Key Takeaways
- Six software companies—Similarweb, Docusign, Autodesk, Nice, CCC, and Veeva—received downgrades from Citi, dropping from Buy to Neutral ratings
- Price target reductions exceeded 40% for several companies in the group
- Anthropic’s Claude Managed Agents identified by Piper Sandler as emerging competitive risk to established software providers
- Wall Street analysts recommend hyperscale cloud providers Microsoft and Oracle over conventional software firms
- Market observers note renewed strength in “hardware over software” investment strategy with potential staying power
A wave of downgrades swept through the application software sector Friday as Citi Research slashed ratings on six companies from Buy to Neutral. The affected firms—Similarweb, Docusign, Autodesk, Nice, CCC Intelligent Solutions, and Veeva Systems—all experienced share price declines during the trading session.
Tyler Radke, analyst at Citi, attributed the rating changes to an absence of positive near-term developments and mounting anxiety that artificial intelligence technologies are beginning to undermine established software company frameworks. “Our view is that these remain quality businesses with potential long-term positioning, but they lack compelling catalysts over the next twelve months,” Radke explained in his research note.
The firm implemented aggressive price target reductions alongside the downgrades. Docusign’s target plummeted from $99 to $50. Veeva’s projection fell from $291 to $176. The most severe adjustment hit Similarweb, whose target crashed from $8.50 down to just $3.
Radke highlighted projections showing privately-held artificial intelligence companies positioned to capture more than $100 billion in incremental revenue during upcoming years. This figure dwarfs the estimated $50 billion growth expected from traditional application software providers. Additional headwinds include escalating software optimization expenses and accelerating vendor consolidation trends.
Claude Managed Agents Emerge as Competitive Force
Piper Sandler’s Billy Fitzsimmons identified another factor contributing to software sector weakness. Anthropic recently unveiled Claude Managed Agents, a ready-to-deploy, customizable agent framework optimized for extended and asynchronous workflows.
According to Fitzsimmons, this development intensifies worries that Anthropic’s agent offerings will directly challenge solutions developed by incumbent software enterprises. The analyst anticipates sustained negative sentiment toward software stocks extending through the end of this year.
The Piper Sandler team reduced ratings across various sector constituents while expressing preference for businesses that directly monetize artificial intelligence computing resources. Microsoft and Oracle emerged as their favored selections, driven by the strength of Azure and Oracle Cloud Infrastructure platforms respectively.
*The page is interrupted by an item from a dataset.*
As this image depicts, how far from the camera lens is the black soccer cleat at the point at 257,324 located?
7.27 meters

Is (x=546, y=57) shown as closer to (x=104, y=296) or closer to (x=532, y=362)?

Microsoft currently commands a forward price-to-earnings multiple of 20x based on 2027 projections while producing $77.4 billion in levered free cash flow. Notwithstanding a 27% pullback over the preceding six months, Piper Sandler characterizes the stock as attractively priced.
Infrastructure Plays Outperform While Software Stumbles
Jim Cramer of CNBC emphasized the widening performance gap between hardware and software equities during Thursday’s broadcast. He noted the “hardware買, software売” positioning that characterized early 2026 markets has reasserted itself.
Salesforce declined nearly 3% while Adobe retreated approximately 4% on Thursday. The IGV software ETF, a widely-tracked sector benchmark, surrendered more than 4% of its value. CrowdStrike plunged 7.5%, despite its cybersecurity focus, primarily due to its significant weighting within the fund.
Conversely, hardware names posted solid advances. Both Marvell Technology and Intel climbed close to 5%. Corning, a key supplier of datacenter materials, appreciated 2.85%.
Cramer observed that enterprises enabling AI infrastructure continue outperforming while enterprise software faces treatment as a contracting industry. He suggested this dynamic shows little indication of imminent reversal.
Piper Sandler additionally spotlighted Global-e Online as a preferred investment opportunity. The company’s business model ties to ecommerce transaction volumes rather than software licensing metrics, with management projecting 29% revenue expansion for the current year.